A business meeting that is anticipated to last more than a week should be fully explained by disclosing a schedule of meetings. If it’s your intent to enter the United States for a meeting that will span several weeks or months, chances are you may be improperly classifying your proposed activities as “business visitor” and you may be offside of U.S. immigration laws, which is not something you want to be, given it may jeopardize your chances of returning to the U.S., even for a holiday.
Clearly, you aren’t permitted to enter the country to provide services to a U.S. business or client or to engage in work for a U.S. company while getting paid from a U.S. source, without obtaining valid work authorization. This includes independent contractors providing services to U.S. clients while in the United States where the contractor gets paid by having funds wired to his or her Canadian bank account.
So what do you do for a longer term stays in the United States, where you actually need to live and be paid there?
Treaty National (TN) Status for Professionals
For stays in the United States that could be characterized as “employment,” Ms. Naqvi explains that if you’re a Canadian citizen, it may be possible for you to obtain authorization to work in the United States as a NAFTA professional.
NAFTA outlines a series of more than 60 “professional occupations” that qualify for a work authorization known as treaty national or TN status. If you fall into this category, and other admissibility criteria are satisfied, applicants with the proper documentation will normally be permitted entry at U.S. preclearance at Canadian airports or at U.S. land border crossings.
Accountants, architects, computer systems analysts, engineers, graphic designers, scientists, lawyers, management consultants and physicians are a few examples of the applicable professions covered by TN status. Each professional category has its own minimum educational requirements and/or experience requirements that applicants must satisfy. If they don’t, they will not be as approved for TN status.

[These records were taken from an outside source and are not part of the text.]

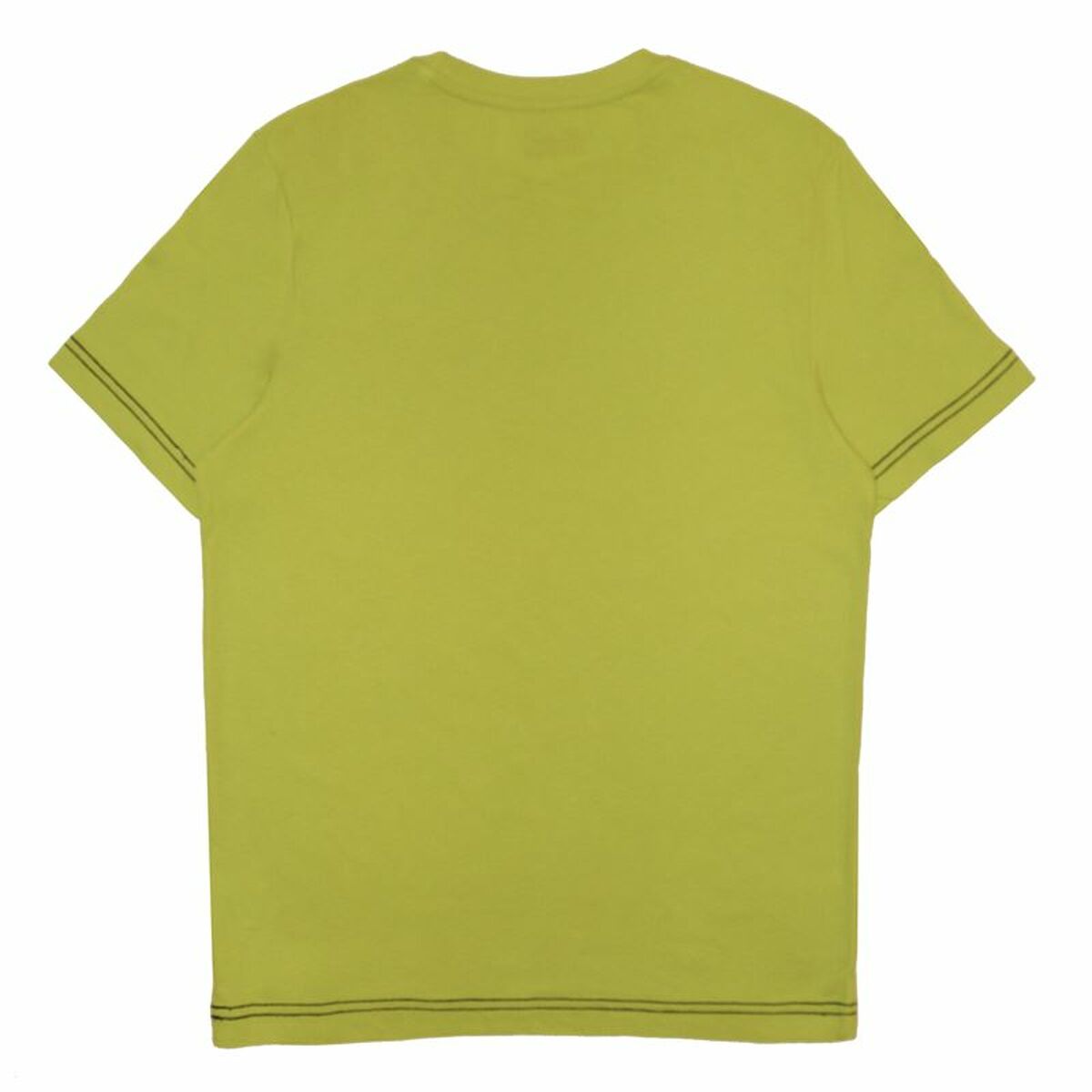 Maglia a Maniche Corte Uomo Lotto Brett Giallo Verde limone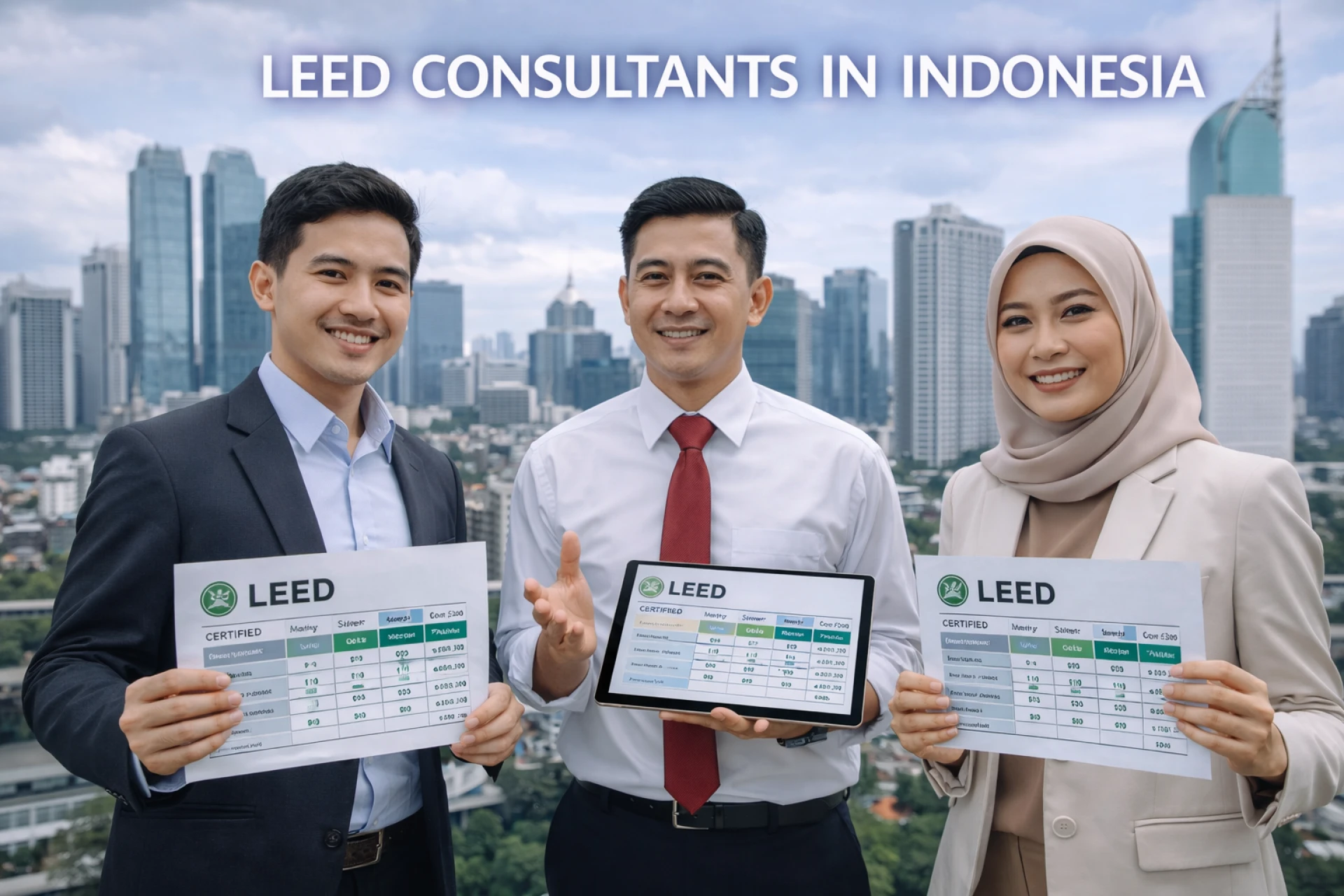 LEED Consultants in Indonesia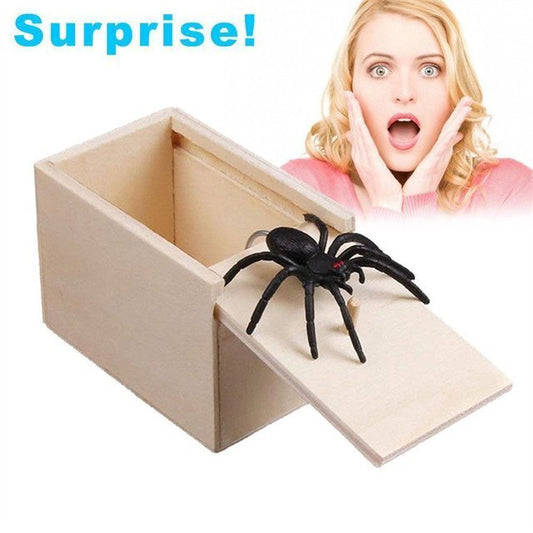 Super Funny Crazy Prank Gift Box Spider-unitmotor™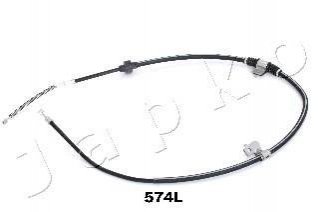 Трос стояночного тормоза Mitsubishi Outlander ii 2.0 (06-12),Mitsubishi Outlander ii 2.0 (07-12) JAPKO 131574L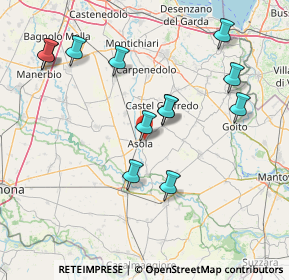 Mappa Strada provinciale per, 46041 Asola MN, Italia (15.97333)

To qualify for a TN NAFTA work authorization, you must have a clear and comprehensive letter from your proposed employer or client in the United States that includes proof of the temporary position in the United States (referred to as a “supernumerary” position), the professional job description, the temporary nature of the work in the United States (a maximum of three years may be permitted at a time), the amount of remuneration you will receive, evidence that you meet the professional qualifications pursuant to NAFTA, as well as the U.S. company’s requirements for the position.
You must also have proof of your academic qualifications, prior professional experience if applicable, and proof of your Canadian citizenship. Intent to maintain your permanent residence in Canada throughout your TN status is also required. For that reason, it is a good idea to have documentary evidence of a Canadian residence. Many Canadians who obtain TN status permanently live and reside in Canada while travelling to the U.S. intermittently to engage in professional duties.
TN applications can be put together by the applicant, but often the applicant or his or her employer will have a lawyer do it for them, and shepherd the documentation through the system.
Ms. Naqvi states that common reasons for refusal of TN status under NAFTA are the production of vague employment letters, a failure of the applicant to demonstrate his or her professional requirements, a job description for a position in the U.S. that doesn’t match the profession (for example, a computer programmer applying for the position of computer systems analyst), or submitting an application in advance at the U.S. border while not being on the way to commence work in the U.S. that day, which is a requirement that surprises most people.